Steps Can be Taken to Minimize Future Storm Damage

September 21, 2005

State and federal disaster recovery officials are urging property owners in Alabama who are rebuilding in the wake of Hurricane Katrina to take steps now to minimize damage in future storms. Such “hazard mitigation,” rebuilding to make structures more disaster resistant, can also enhance property value and save money on insurance premiums.

“There’s no better time to do this than when you are rebuilding and the recent disaster is fresh in your mind,” said Federal Coordinating Officer Michael Bolch. “In addition to the other benefits, strengthening a structure might someday save a life,” he added.

Hazard mitigation includes such commonsense measures as installing hurricane straps in replacement roofs, installing storm shutters, and bolting walls to foundations or even elevating entire buildings above flood levels. Information on measures to help protect your home is available free at any of the Disaster Recovery Centers now open in Alabama .

While these measures can’t guarantee that a structure won’t be damaged in a storm as powerful as Hurricane Katrina, the odds for a property’s survival will reportedly be increased.

Here are some of the important improvements homeowners should discuss with contractors before rebuilding:

* Hurricane Clips: These are small metal plates that secure a roof to the top of structure walls. They are inexpensive and widely used in areas of the country prone to damaging wind loads.
* Masonry Ties: These metal strips help secure brick walls to the wood structure. They are most effective when spaced no farther apart than 16 inches horizontally and two feet vertically.
* Plywood: While impact tests show pressboard can be as strong as plywood, construction engineers prefer using plywood 5/8ths of an inch thick, and not less than 7/16ths.
* Fastening: In securing 4 X 8 foot plywood sheathing to walls or roofs, nails should be driven at intervals no greater than four inches around the perimeter of the board and six inches in the middle lines. Ring shank nails provide additional gripping power, and should be used instead of ordinary nails.
* Roof Coverings: For hurricane prone regions, be sure the shingles selected meet or exceed the wind speeds expected in your area. A secondary waterproofing system under the shingles will provide additional protection from wind-driven rain, even if some shingles are lost.
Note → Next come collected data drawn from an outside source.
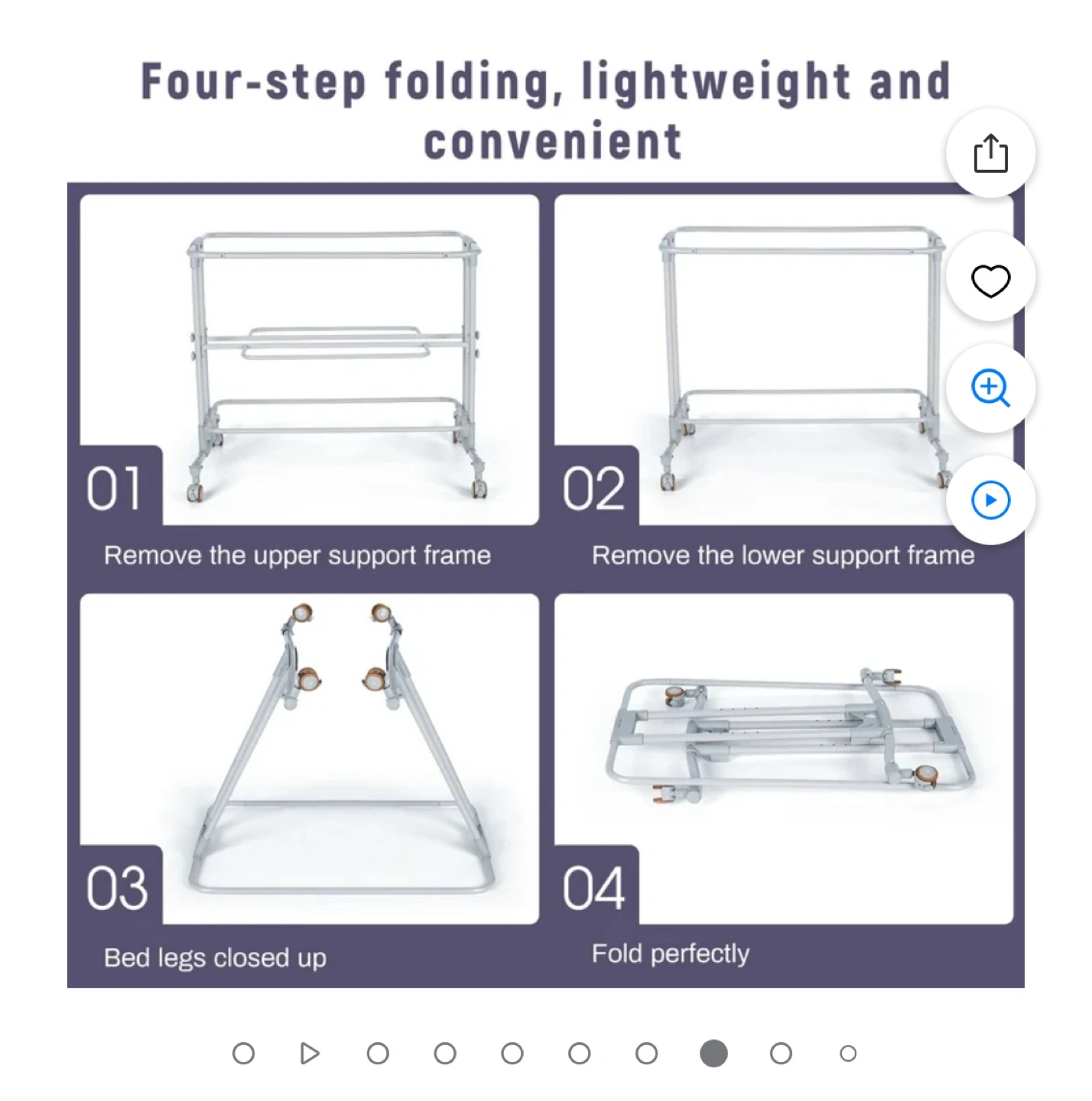 Four-step folding, lightweight and convenient

01

Remove the upper support frame

02

Remove the lower support frame

03

Bed legs closed up

04

Fold perfectly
Modern materials that provide this dual waterproofing protection include butyl rubber or neoprene roll, dual-faced adhesive mastics that are applied to the roof prior to installing the shingles. Fasten shingles with six nails per shingle rather than three or four, and never install shingles using staples, air guns or air tools.
* Garage Doors: High winds can buckle a weak door, creating entry for wind that can easily lift an unclipped roof. Consider a heavier gauge, wind rated, garage door.
* Hurricane Shutters: For hurricane-prone regions, studies have shown that hurricane shutters significantly reduce damage. In rebuilding, a set of hurricane shutters adds minimal cost but great benefits in terms of reducing future damages to a home.
* Mobile Homes: In order to protect a mobile home properly from both turning over and sliding on the foundation, two types of ties are recommended: over-the-top ties and frame ties.

Officials stress the need to tie structures other than mobile homes to their foundations with correctly installed anchor bolts of proper dimension. In structures with concrete block foundations, the bolts should penetrate at least 15 inches into the foundation in order to reach the second course of block to provide better odds that they will not be pulled out of the foundation in strong winds.

If the concrete is poured, use bolts a minimum of 1/2-half-inch diameter set at least seven inches into the concrete and topped with a washer and nut.

They also recommend use of 2 X 6 inch wall studs, which are more rigid than the usual 2 X 4 inch timber and provide an added benefit of greater space for wall insulation.